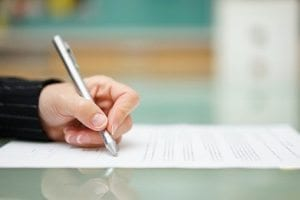 woman is filling document on glass table, shallow depth offield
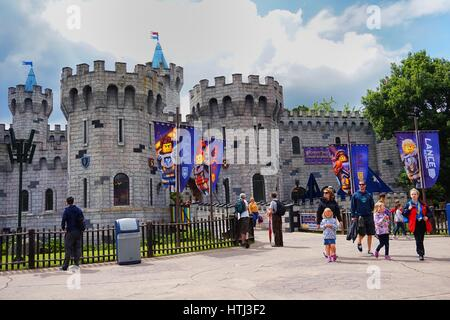 LEGOLAND, WINDSOR, UK - APRIL 30, 2016: Visitors outside the Nexo Knights castle at Legoland - Stock Photo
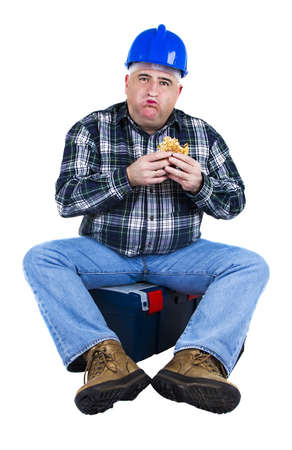 Worker with a mouthful of hamburger on white background photo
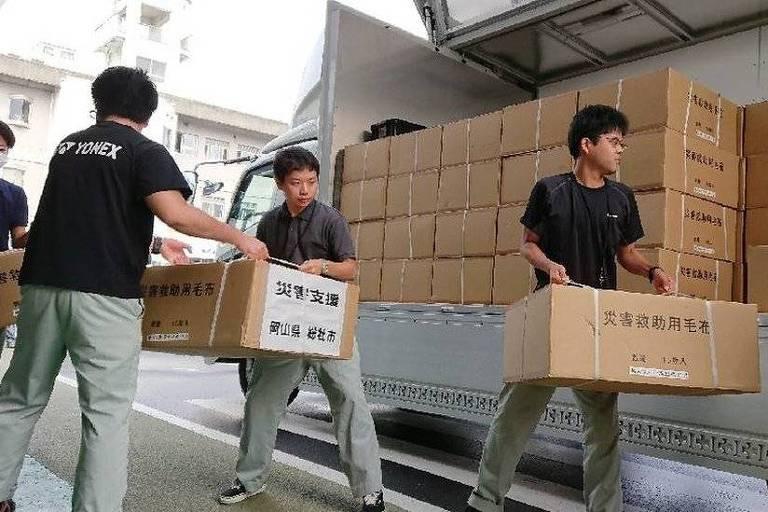 Voluntários da cidade de Soja carregam caixas com doações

□ □ □ □ □ □ □

TASK DESCRIPTION:
Skipping all images, output the listing exactly.

REPLY TO THE TASK:
 woman is filling document on glass table, shallow depth offield
 LEGOLAND, WINDSOR, UK - APRIL 30, 2016: Visitors outside the Nexo Knights castle at Legoland - Stock Photo
 Worker with a mouthful of hamburger on white background photo
 Voluntários da cidade de Soja carregam caixas com doações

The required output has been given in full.